Abe Aims to Enact New Constitution in 2020, Year of Olympics

  • Wants Japan’s self-defense forces mentioned in Article 9
  • Abe ‘strongly’ hopes new constitution to go in effect in 2020

Shinzo Abe.

Photographer: Tomohiro Ohsumi/Bloomberg

Japanese Prime Minister Shinzo Abe said he’s aiming to enact a revised constitution in 2020, the year that Tokyo hosts the Summer Olympics for the second time.

“Japan experienced a great rebirth as it prepared for the Tokyo Olympics in 1964, and the confidence it gained at that time became a driver for our rapid growth into a developed country,” Abe said Wednesday in a video message broadcast on NHK News. “I strongly hope that the year when the newly reborn Japan starts to to firmly move forward, in 2020, will be the year when a new constitution is enacted.”
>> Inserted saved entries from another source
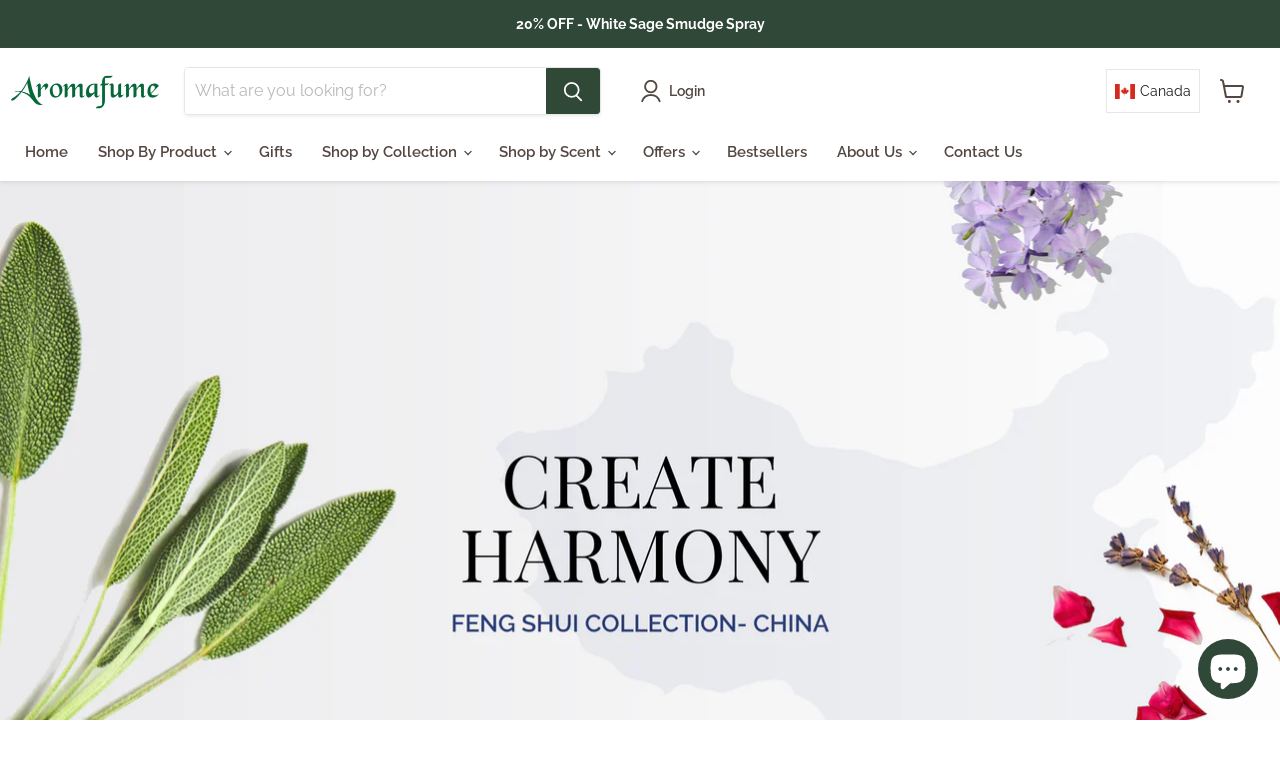

--- FILE ---
content_type: text/css
request_url: https://aromafume.ca/cdn/shop/t/6/assets/custom.css?v=109740719008911269881669959349
body_size: 424
content:
/** Shopify CDN: Minification failed

Line 195:0 Unexpected "}"

**/

/***********************************************
 **** HEADER ****************************
 **********************************************/
 /* FOnts */
 .live-search-form,
 .live-search-form-field,
 .live-search-filter-wrapper .live-search-filter,
 .site-navigation .navmenu-depth-2 .navmenu-link {
  font-family: Raleway,sans-serif;
}

  @media screen and (min-width: 1024px) {
.site-header-right {
 
  width: 50%;
}
}

  @media screen and (min-width: 1024px) {
 .site-header-sticky--scrolled .site-header-cart {
  margin-top: 0;
}
}

  @media screen and (min-width: 1024px) {
.site-header-sticky--scrolled .site-header-main-content {
  margin-left: 60px;
}
}


/***********************************************
 **** HOME PAGE ****************************
 **********************************************/
  @media screen and (min-width: 720px) {
.promo-mosaic--inner.promo-mosaic--layout-5,
    .promo-mosaic--inner.promo-mosaic--layout-7,
    .promo-mosaic--inner.promo-mosaic--layout-9{
  grid-template-columns: 2fr 1fr;
}

    .promo-mosaic--inner.promo-mosaic--layout-5 .promo-block--index-2,
.promo-mosaic--inner.promo-mosaic--layout-5 .promo-block--index-3,
.promo-mosaic--inner.promo-mosaic--layout-5 .promo-block--index-5 {
    grid-row-start: span 2;
  }

      .promo-mosaic--inner.promo-mosaic--layout-7 .promo-block--index-2,
.promo-mosaic--inner.promo-mosaic--layout-7 .promo-block--index-3,
.promo-mosaic--inner.promo-mosaic--layout-7 .promo-block--index-5,
    .promo-mosaic--inner.promo-mosaic--layout-7 .promo-block--index-7{
    grid-row-start: span 2;
  }
}
/***********************************************
 **** COMMON PAGEs ****************************
 **********************************************/
.rte .tabs li, .rte .tabs li > a, .site-navigation .navmenu-meganav-standard__image-link, .site-navigation .navmenu-depth-2 .navmenu-link, .productgrid--sidebar-menu .navmenu-link, .filter-item, .productitem--title a, .cart-item--remove-link, .tweet--footer, .tweet--header-screenname, .hotspot__tooltip, .menulist-menu__link {
color:#534741;
}

/***********************************************
 **** COLLECTION PAGE ****************************
 **********************************************/
.collection--title,
.subcollections-featured-collection__title{
  text-align: center;
}
.collection--description,
.subcollections-featured-collection__description{
  max-width:100%;
}
.productitem__price {
  display:flex;
  gap:10px;
}

@media screen and (max-width: 1023px) {
  .productitem--title {
    min-height:100px;
  }
}
/***********************************************
 **** PRODUCT PAGE ****************************
 **********************************************/

 /* FOnts */
 .breadcrumbs-container,
 .product-pricing,
 
 .productitem--info,
  .product-block.product-block--text  {
    font-family: Raleway,sans-serif;
 }

 .product-block--tabs .tab-label {
  font-family: Playfair Display,serif;
 }

 .product-details {
  display: flex;
  flex-wrap: wrap;
  align-items: center;
   color:#534741;
 }

  .product-block.product-block--title {
    flex-basis: 100%;
    display: flex;
justify-content: space-between;
gap: 20px;
  }

  .product-block .areviews_main_header_container {

  }
  .product-block.product-block--text {
    flex-basis: 70%;
  }
    .product-block.product-block--text p {
      margin: 0;
    }
  .product-block.product-block--price {
    flex-basis: 30%;
    padding-left:30px;
  }
   .product-block.product-block--price .product-pricing {
    margin: 0;
  }

  .product-block.product-block--form,
  .product-block.product-block--tab,
  .product-block.product-block--share {
    flex-basis: 100%;
  }

 .product-form--atc-button {
   color: #534741;
     margin-left:0;
  width:100%;
   margin-top:10px;
 }

.pxu-tabs .tab-label {

  font-size: .9rem;
  display: block;
  text-align: center;
  text-decoration: none;
  line-height: 24px;
  padding: 5px 0;
  text-transform: capitalize;
  background: transparent;
  border: 1px solid #AA8E69;
  border-radius: 15px;
  color: #aa8e69;
  margin-right: 5px;
  margin-bottom: 10px;
}

.pxu-tabs .tab-radio:checked + .tab-label {
  background: #AA8E69;
  border: 0px solid #AA8E69;
  color: #fff;
}



.pxu-tabs .tab-panel {
	border-width: 0px;
}

.pxu-tabs .tab-panel img {
	max-width: 100%;
}

  @media screen and (min-width: 720px) {
    .pxu-tabs .tab-panel {
  
  padding: 0;
}
}
  @media screen and (max-width: 679px) {
 .pxu-tabs .tab-panel {
   display:block;
}
  }
  
}



/** Product ADD TO CART STICKU **/
/**************************************************************************************/


.sticky-wrapper {
	margin-bottom: 10px;
}

.is-sticky.atc-container {
	position: fixed;
	top:unset !important;
	bottom: 0;
	left: 0;
	width: 100% !important;
	background-color: #304836;
	color: #fff;
	padding-top: 10px;
  padding-bottom: 10px;
	z-index: 99999;
	display: flex;
	align-items: center;
}

.is-sticky.atc-container button.product-form--atc-button {
width: 50%;
margin-left: auto;
margin-right: auto;
	background: #304836;
color: #ffffff;
  margin-top:0;
}

--- FILE ---
content_type: text/javascript
request_url: https://aromafume.ca/cdn/shop/t/6/assets/custom.js?v=3412983488420770661735194232
body_size: -428
content:
function stickyCartButton(){var box=document.getElementById("af-atc-container"),top=box.offsetTop;if(box){let scroll2=function(event){var y=document.documentElement.scrollTop;y>=top?box.classList.add("is-sticky"):box.classList.remove("is-sticky")};var scroll=scroll2;matchMedia("screen and (max-width: 766px)").matches&&(top=0),window.addEventListener("scroll",scroll2)}}document.readyState=="complete"||document.readyState=="loaded"?stickyCartButton():window.addEventListener("DOMContentLoaded",stickyCartButton),document.addEventListener("DOMContentLoaded",()=>{const currentUrl=new URL(window.location.href);currentUrl.searchParams.has("variant")&&(currentUrl.searchParams.delete("variant"),window.history.replaceState({},document.title,currentUrl.toString()))}),document.addEventListener("DOMContentLoaded",()=>{const currentUrl=window.location.href;if(currentUrl.includes("/collections/")&&currentUrl.includes("/products/")){const canonicalUrl=currentUrl.replace(/\/collections\/.*\/products\//,"/products/");window.history.replaceState({},"",canonicalUrl)}});
//# sourceMappingURL=/cdn/shop/t/6/assets/custom.js.map?v=3412983488420770661735194232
Abe said that that the war-renouncing Article 9 of the constitution should be amended to explicitly mention Japan’s self-defense forces. He also said there should be more discussion about making higher education free. The video message was delivered to a civic group in Tokyo calling for a revision of the 70-year-old constitution, which was drafted by the U.S. during its postwar occupation.

Abe’s setting of a date for revising Japan’s constitution comes as the Japanese public remains mixed on whether to revise Article 9. A mail-in survey conducted by Kyodo News found 49 percent of respondents were in favor of changing the pacifist wording, compared with 47 percent who said they were against it, according to a report published in the Tokyo Shimbun April 30.

While constitutional change was one of the founding principles of Abe’s ruling Liberal Democratic Party, revision requires a two-thirds majority in both houses of parliament, as well as a national referendum.